## begin Listed entries

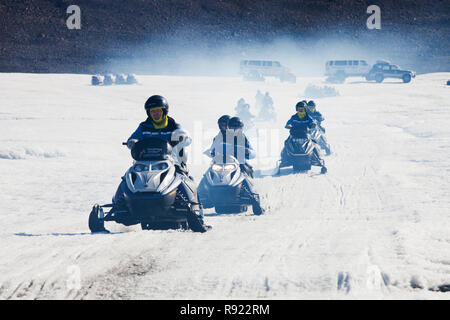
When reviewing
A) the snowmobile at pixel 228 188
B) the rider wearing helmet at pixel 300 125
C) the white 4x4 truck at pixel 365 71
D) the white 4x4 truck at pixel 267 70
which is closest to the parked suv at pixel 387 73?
the white 4x4 truck at pixel 365 71

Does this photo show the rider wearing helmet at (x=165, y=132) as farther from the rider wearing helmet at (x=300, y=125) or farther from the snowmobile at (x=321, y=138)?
the snowmobile at (x=321, y=138)

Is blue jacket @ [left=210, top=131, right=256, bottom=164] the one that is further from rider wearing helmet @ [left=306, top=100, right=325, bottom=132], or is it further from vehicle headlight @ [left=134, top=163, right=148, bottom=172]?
rider wearing helmet @ [left=306, top=100, right=325, bottom=132]

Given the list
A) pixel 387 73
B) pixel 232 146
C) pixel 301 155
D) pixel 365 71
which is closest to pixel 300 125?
pixel 301 155

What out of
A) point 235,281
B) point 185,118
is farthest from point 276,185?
point 185,118

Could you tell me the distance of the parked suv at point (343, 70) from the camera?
52594mm

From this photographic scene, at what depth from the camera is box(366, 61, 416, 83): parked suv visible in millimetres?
49406

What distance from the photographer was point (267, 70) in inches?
2142

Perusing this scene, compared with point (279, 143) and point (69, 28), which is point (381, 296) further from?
point (69, 28)

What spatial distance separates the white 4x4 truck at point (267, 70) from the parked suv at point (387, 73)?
6.90m

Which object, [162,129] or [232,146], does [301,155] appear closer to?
[232,146]

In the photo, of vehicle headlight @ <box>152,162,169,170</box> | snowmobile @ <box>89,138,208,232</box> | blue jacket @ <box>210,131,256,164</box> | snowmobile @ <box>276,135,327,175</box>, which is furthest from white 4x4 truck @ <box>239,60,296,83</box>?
vehicle headlight @ <box>152,162,169,170</box>

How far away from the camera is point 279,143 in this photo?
22219 mm

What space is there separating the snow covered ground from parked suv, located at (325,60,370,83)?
2726 cm
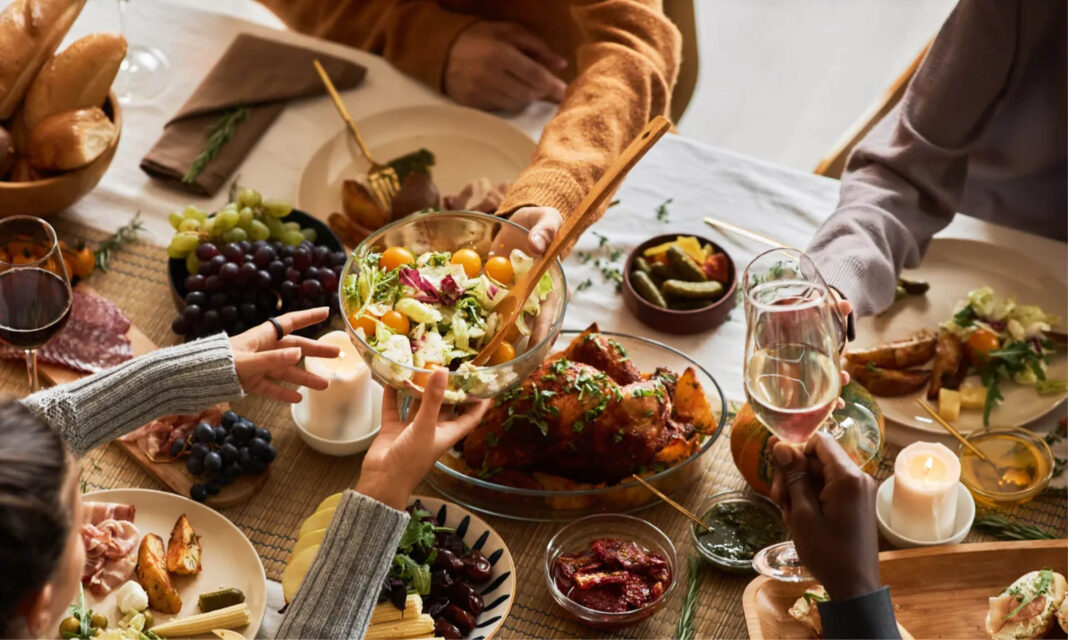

## end Listed entries

### Given task
Identify every line in the items above that contains the word "pixel", and copy each of those lines in full.

### Completed exercise
A) the snowmobile at pixel 228 188
B) the rider wearing helmet at pixel 300 125
C) the white 4x4 truck at pixel 365 71
D) the white 4x4 truck at pixel 267 70
which is closest to the parked suv at pixel 387 73?
the white 4x4 truck at pixel 365 71
A) pixel 387 73
B) pixel 232 146
C) pixel 301 155
D) pixel 365 71
which is closest to pixel 300 125?
pixel 301 155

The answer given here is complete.